WEBSITE BASICS -- Like Building a House
Building a website is a lot like building a house:
We need to settle on a set of house plans before we can get down to serious business on a new house. There are books full of house plans and there are thousands of website templates available at a very nominal price. You can hire an architect to draw up a set of house plans, and you can do much the same for a website if you want a really good professional looking design. The website architect need not be the person who builds the site. If you do hire a website architect (i.e. designer), it is important that you have a pretty good idea what you want before you do so. If you play the roll of architect, then draw up what you want on paper—or you can use Power Point, which is how this site was sketched initially. Use what ever approach works best for you.
When building a website, it is typical that the architect and contractor are the same person. It need not be that way. The person who is good at coding up the website may not be much of an artist.
Living In It
Church websites and houses are not worth much unless we live them. Somebody has to take out the garbage to keep the website cleaned up. Somebody has to bring home the groceries to keep the site current and up to date. The lawn needs mowing, the house needs painting and the website needs many of the same things done to it. We don't go live in the local hotel once the house has been built, we move in and live in it.

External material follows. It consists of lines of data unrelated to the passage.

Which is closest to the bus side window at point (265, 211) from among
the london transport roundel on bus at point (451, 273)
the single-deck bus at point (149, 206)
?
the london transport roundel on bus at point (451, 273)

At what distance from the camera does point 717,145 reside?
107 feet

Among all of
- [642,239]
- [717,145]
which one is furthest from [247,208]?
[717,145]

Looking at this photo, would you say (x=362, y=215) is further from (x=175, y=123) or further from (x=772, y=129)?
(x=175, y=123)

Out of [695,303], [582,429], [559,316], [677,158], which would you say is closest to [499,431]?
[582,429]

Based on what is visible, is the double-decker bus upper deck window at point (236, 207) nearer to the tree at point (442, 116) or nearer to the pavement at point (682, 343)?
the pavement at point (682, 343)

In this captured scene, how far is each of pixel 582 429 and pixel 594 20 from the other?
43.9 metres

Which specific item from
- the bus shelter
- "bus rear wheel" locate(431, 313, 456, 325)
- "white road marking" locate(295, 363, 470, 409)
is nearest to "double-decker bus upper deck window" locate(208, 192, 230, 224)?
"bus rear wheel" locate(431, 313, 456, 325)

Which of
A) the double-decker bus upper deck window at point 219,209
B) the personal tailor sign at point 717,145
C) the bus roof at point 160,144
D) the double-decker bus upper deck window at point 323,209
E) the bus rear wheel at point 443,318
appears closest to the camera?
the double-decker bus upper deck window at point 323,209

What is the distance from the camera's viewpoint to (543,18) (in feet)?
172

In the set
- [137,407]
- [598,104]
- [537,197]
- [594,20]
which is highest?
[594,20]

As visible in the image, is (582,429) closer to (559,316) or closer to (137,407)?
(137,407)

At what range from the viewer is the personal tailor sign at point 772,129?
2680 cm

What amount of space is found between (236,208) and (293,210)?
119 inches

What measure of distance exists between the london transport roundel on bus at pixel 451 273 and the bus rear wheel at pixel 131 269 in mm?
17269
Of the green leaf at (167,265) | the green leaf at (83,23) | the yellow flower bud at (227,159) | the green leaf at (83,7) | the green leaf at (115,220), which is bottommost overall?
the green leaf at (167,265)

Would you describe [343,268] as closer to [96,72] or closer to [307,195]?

So, don't forget that after you've hired somebody or a company to design and build your website, the local folks are going to end up living in it or abandoning it. The design must be simple enough for your church webmaster to take on. Or the content management system must be something the church office can happily work with. Even if you sign up for services that do everything for you, somebody or a team at the church needs to be calling out the necessary changes. Otherwise you can have a grand looking house, with all the lights on, but obviously nobody lives there.